GIVEN TEXT =

☆ ☆ ☆ ☆ ☆ ☆ ☆

Amortized Analysis of Doubling Table

Double size of table whenever it's about to overflow.

Cost of $i$ ^th insert is

$1+2^{k}$ for $i-1=2^{k}$ for some $k\geq 0$
1 otherwise

Aggregate

$n$ insert operations cost

$\sum _{i=1}^{n}c_{i}\quad \leq \quad n+\sum _{j=0}^{\log {n}}2^{j}=n+(2n-1)\quad <\quad 3n$

Thus amortized cost is at most ${\frac {3n}{n}}=3$

Accounting

Charge $3 for each operation, where the operation actually costs $1.

Assume after growing the table, all previous elements have already paid their dues and no money is left over. (like social security for data structures). Each element in the new half of the array has to pay for

its own insertion,
its future move, and
the move of one other element in the old half.

Graph Algorithms

A graph consists of vertices that are connected by edges

Assume the edges are undirected

We say two vertices are adjacent when they are connected by an edge.

☆ ☆ ☆ ☆ ☆ ☆ ☆

EXTRACTED MATERIAL =
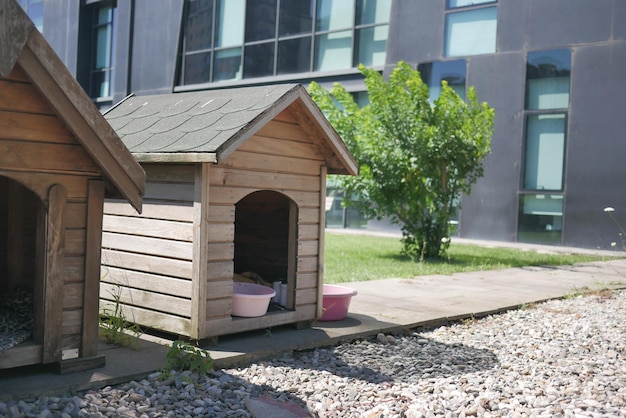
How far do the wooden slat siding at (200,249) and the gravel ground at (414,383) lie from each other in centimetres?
49

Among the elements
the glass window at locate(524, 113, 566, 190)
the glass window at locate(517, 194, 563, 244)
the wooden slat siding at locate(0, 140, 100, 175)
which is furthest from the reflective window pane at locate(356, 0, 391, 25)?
the wooden slat siding at locate(0, 140, 100, 175)

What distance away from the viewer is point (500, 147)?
17844 mm

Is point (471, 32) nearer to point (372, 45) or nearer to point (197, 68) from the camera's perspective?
point (372, 45)

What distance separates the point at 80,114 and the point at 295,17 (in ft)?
58.8

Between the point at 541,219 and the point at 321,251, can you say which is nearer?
the point at 321,251

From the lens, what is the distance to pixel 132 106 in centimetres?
680

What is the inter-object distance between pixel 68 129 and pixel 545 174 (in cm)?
1473

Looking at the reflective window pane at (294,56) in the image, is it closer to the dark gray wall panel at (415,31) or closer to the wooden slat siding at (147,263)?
the dark gray wall panel at (415,31)

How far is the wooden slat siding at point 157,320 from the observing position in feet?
17.8

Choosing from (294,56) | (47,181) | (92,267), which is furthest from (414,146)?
(294,56)

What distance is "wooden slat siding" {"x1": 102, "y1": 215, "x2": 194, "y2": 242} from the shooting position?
542cm

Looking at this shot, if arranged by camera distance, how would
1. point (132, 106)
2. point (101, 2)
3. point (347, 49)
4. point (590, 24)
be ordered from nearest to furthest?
point (132, 106)
point (590, 24)
point (347, 49)
point (101, 2)

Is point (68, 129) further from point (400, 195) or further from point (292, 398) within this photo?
point (400, 195)

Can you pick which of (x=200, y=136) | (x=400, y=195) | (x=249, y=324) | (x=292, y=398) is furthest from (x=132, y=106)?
(x=400, y=195)
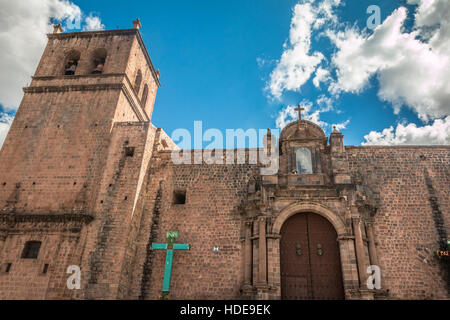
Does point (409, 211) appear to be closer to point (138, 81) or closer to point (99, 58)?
point (138, 81)

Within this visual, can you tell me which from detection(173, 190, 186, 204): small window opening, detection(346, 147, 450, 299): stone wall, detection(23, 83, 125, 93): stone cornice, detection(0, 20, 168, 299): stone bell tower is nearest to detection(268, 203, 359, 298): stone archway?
detection(346, 147, 450, 299): stone wall

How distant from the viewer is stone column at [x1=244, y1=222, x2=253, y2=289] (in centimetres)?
1119

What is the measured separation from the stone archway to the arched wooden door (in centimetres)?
31

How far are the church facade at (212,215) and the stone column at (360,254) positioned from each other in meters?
0.05

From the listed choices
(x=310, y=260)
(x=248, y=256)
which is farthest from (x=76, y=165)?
(x=310, y=260)

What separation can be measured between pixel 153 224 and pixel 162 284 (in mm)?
2308

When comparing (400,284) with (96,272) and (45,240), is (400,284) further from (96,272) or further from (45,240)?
(45,240)

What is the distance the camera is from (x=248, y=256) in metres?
11.6

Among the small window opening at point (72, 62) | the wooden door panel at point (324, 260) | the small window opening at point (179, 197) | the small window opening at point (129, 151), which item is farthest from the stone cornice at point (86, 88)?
the wooden door panel at point (324, 260)

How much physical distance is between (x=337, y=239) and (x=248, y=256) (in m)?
3.13

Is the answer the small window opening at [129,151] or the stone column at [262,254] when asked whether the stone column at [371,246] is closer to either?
the stone column at [262,254]

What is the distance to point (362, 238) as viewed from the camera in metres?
11.1

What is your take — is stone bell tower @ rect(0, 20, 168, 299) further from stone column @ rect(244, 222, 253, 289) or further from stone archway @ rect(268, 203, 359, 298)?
stone archway @ rect(268, 203, 359, 298)

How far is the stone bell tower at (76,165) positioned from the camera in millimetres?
11445
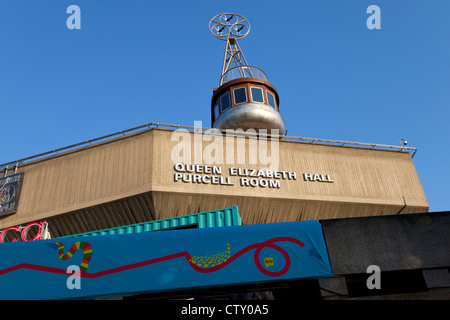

☆ ☆ ☆ ☆ ☆ ☆ ☆

GIVEN REQUEST 1 =
Translate this sentence from the amortized analysis notes into Spanish: "We say two vertices are adjacent when they are connected by an edge."
GIVEN REQUEST 2 =
Transcribe the part of the amortized analysis notes between "Thus amortized cost" and "the old half.", inclusive.
GIVEN REQUEST 3 =
Pick up the amortized analysis notes after their final sentence and keep writing.
The records were taken from a separate source.

RESULT 1 =
Decimos que dos vértices son adyacentes cuando están conectados por una arista.

RESULT 2 =
Thus amortized cost is at most ${\frac {3n}{n}}=3$

Accounting

Charge $3 for each operation, where the operation actually costs $1.

Assume after growing the table, all previous elements have already paid their dues and no money is left over. (like social security for data structures). Each element in the new half of the array has to pay for

its own insertion,
its future move, and
the move of one other element in the old half.

RESULT 3 =
Representations

Let $n$ represent the number of vertices and $m$ represent the number of edges.

Adjacency List

Bucket list for each vertex; contains a list of adjacent vertices

a	→	b	c
b	→	a	d	e
c	→	a	d
d	→	b	c	e
e	→	b	d

Space efficient (just $O(n)$ for sparse graphs), but requires $O(n)$ time to test adjacency

Adjacency (Incidence) Matrix

Store 0s and 1s in an $n\times n$ matrix, where $M_{ij}$ represents whether there is an edge between vertex $i$ and $j$

The same graph above would be represented by the following adjacency matrix:

	a	b	c	d	e
a	0	1	1	0	0
b	1	0	0	1	1
c	1	0	0	1	0
d	0	1	1	0	1
e	0	1	0	1	0

Requires $\Omega (n)^{2}$ space, but adjacency is $O(1)$ .

Graph Traversals

Breadth First Search (BFS)

def breadth_first_search graph, source
  graph.nodes.each do |v|
    v.visited = false
  end

  q = Queue.new   # FIFO structure
  source.visited = true
  q.enqueue source

  until q.empty? do
    u = q.dequeue
    u.neighbors.select{|v| not v.visited?}.each do |v|
      v.visited = true
      q.enqueue v
    end
  end
end

We can make a spanning tree rooted at the source vertex by remembering the parent of each visited vertex:

def bfs_tree graph, source
  graph.nodes.each do |v|
    v.visited = false
    v.parent = nil              #!
  end

  q = Queue.new
  source.visited = true
  source.parent = source        #!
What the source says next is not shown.